Platform Automation Engineer

Location: Ireland

Work Type: Permanent / Full Time

Job Ref: 1230982

Platform Automation Engineer (SRE - Coding Heavy)
Location: Dublin (Hybrid)

About the Role
We are seeking a highly skilled Platform Automation Engineer with a strong software engineering background to join our Site Reliability Engineering (SRE) team. This role is coding-heavy, focused on developing automation, building resilient services, and ensuring observability and reliability at scale.
You will design, code, and deliver automation solutions in Python/Go, create and manage APIs, develop robust observability frameworks, and engineer automated backup and recovery systems. Working closely with Cloud and Application teams, you will drive operational excellence through automation and reliability practices.
Key Responsibilities

Automation & Engineering
- Design, code, test, and deploy software to automate manual operational tasks.
- Develop APIs and services that enhance reliability, scalability, and observability.
- Build and manage software-based infrastructure components across cloud and hybrid environments.
Reliability & Incident Management
- Troubleshoot priority incidents, lead post-mortems, and drive permanent resolutions.
- Balance operational support with engineering initiatives for optimal efficiency.
- Participate in rotational on-call support as needed.
Observability Engineering
- Develop best-in-class monitoring frameworks with Prometheus, Grafana, CloudWatch, Azure Monitor, Honeycomb or similar.
- Implement noiseless alerting, end-to-end telemetry, and data-driven SLO improvements.
- Create automated solutions for upgrades, release management, and change processes.
Backup & Recovery Automation
- Engineer cloud-native automated backup and recovery pipelines.
- Implement advanced data protection solutions including cyber vault isolation and code-driven recovery.
- Safeguard data integrity across cloud and on-premises environments.
Collaboration & Leadership
- Work closely with Cloud Centre of Excellence (CCoE) and Development teams across the lifecycle.
- Coach and mentor team members; lead delivery on complex engineering tasks.
- Contribute to a culture of continuous improvement, reliability, and resilience.

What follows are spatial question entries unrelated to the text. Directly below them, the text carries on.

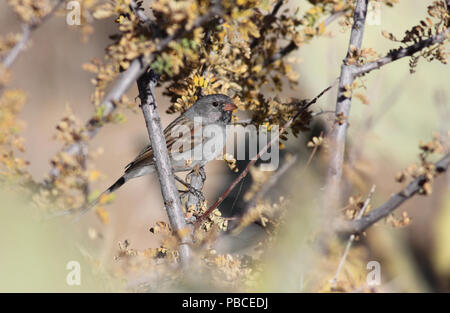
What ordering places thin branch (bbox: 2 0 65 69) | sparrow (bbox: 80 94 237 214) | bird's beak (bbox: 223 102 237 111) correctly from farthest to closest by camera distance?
sparrow (bbox: 80 94 237 214) < bird's beak (bbox: 223 102 237 111) < thin branch (bbox: 2 0 65 69)

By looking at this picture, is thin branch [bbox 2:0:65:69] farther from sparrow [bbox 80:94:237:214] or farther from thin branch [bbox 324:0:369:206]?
sparrow [bbox 80:94:237:214]

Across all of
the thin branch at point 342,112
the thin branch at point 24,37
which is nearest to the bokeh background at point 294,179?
the thin branch at point 342,112

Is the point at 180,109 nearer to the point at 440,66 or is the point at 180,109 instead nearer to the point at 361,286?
the point at 361,286

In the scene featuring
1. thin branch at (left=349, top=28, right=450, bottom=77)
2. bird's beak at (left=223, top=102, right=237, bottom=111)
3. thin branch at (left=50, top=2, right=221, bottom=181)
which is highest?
bird's beak at (left=223, top=102, right=237, bottom=111)

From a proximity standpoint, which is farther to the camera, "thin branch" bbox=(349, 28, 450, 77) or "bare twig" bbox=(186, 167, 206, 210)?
"bare twig" bbox=(186, 167, 206, 210)

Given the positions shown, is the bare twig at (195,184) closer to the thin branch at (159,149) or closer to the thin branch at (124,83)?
the thin branch at (159,149)

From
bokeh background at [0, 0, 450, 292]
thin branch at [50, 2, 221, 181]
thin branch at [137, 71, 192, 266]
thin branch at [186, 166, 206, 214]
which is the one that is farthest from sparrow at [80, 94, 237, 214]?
thin branch at [50, 2, 221, 181]

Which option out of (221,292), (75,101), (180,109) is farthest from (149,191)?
(221,292)

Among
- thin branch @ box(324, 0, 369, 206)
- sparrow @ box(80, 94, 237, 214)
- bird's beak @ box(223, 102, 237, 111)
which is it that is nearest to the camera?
thin branch @ box(324, 0, 369, 206)
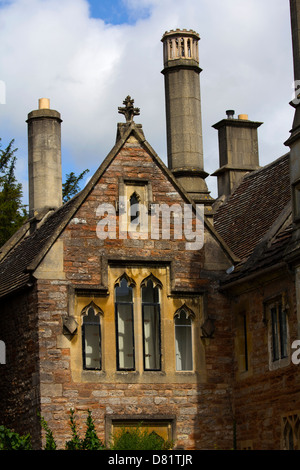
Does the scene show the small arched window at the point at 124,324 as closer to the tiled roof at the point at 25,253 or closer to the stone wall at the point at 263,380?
the tiled roof at the point at 25,253

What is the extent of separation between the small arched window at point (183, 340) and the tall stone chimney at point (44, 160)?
19.9ft

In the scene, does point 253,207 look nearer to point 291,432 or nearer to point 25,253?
point 25,253

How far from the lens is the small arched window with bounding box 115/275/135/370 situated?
25547 millimetres

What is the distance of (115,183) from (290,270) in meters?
4.59

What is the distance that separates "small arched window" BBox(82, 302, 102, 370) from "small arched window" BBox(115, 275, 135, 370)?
15.6 inches

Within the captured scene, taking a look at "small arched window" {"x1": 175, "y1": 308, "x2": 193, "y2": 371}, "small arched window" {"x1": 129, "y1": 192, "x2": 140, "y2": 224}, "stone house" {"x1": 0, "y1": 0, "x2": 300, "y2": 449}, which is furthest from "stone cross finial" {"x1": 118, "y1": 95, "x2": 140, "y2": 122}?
"small arched window" {"x1": 175, "y1": 308, "x2": 193, "y2": 371}

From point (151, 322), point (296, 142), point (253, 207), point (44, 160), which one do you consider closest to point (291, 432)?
point (151, 322)

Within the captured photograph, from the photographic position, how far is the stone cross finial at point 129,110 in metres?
26.9

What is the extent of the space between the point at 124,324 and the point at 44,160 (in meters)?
6.47

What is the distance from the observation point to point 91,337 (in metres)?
25.4

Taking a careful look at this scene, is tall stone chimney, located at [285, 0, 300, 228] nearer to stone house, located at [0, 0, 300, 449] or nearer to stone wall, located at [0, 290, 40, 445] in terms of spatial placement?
stone house, located at [0, 0, 300, 449]

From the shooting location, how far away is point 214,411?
2564 centimetres

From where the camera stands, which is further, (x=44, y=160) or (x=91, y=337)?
(x=44, y=160)
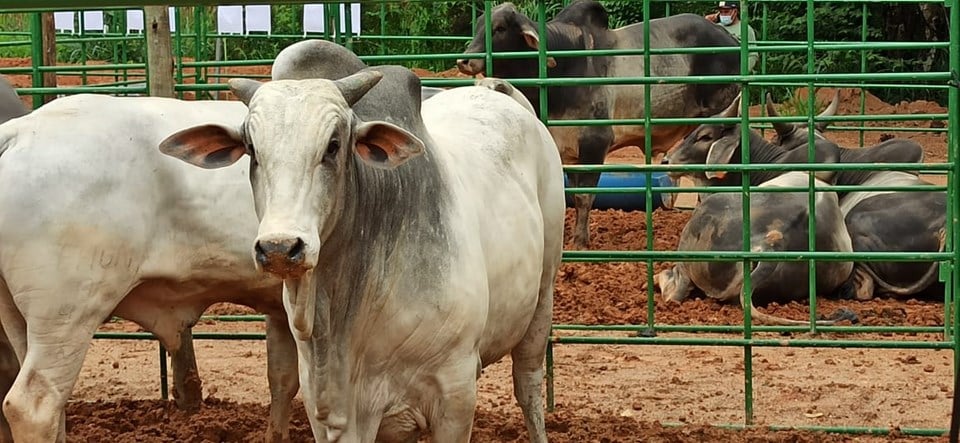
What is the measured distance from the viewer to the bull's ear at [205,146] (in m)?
3.76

Skills & Experience Required

Software Engineering & Automation
- Proficiency in Python and/or Go for automation and service development.
- Strong experience with API design, development, and integration.
- Hands-on expertise in automation frameworks, CI/CD, and Infrastructure as Code (e.g., Terraform).
SRE & Observability
- Experience in designing monitoring and observability solutions (Prometheus, Grafana, CloudWatch, Azure Monitor, etc.).
- Knowledge of performance monitoring, capacity management, and telemetry pipelines.
- Exposure to system troubleshooting, stability engineering, and incident response.
Backup, Recovery & Data Protection
- Proven experience in automated backup and recovery solutions in cloud environments.
- Familiarity with data integrity, vaulting mechanisms, and code-driven resilience processes.
Cloud & Infrastructure
- Experience with container orchestration, compute, storage, and network services in cloud platforms.
- Understanding of security principles: SSO, Kerberos, LDAP, Active Directory, etc.
Business Awareness
- Risk-aware mindset, with experience in production environments (financial services background a plus).
- Strong understanding of high-availability and resilience principles.

What We're Looking For

A software-minded SRE who codes first, automates everything, and thrives on solving operational challenges through engineering.
Someone who can balance coding, automation, and reliability with hands-on incident troubleshooting.
A proactive engineer who drives improvements, shares knowledge, and helps shape a modern automation-driven SRE practice.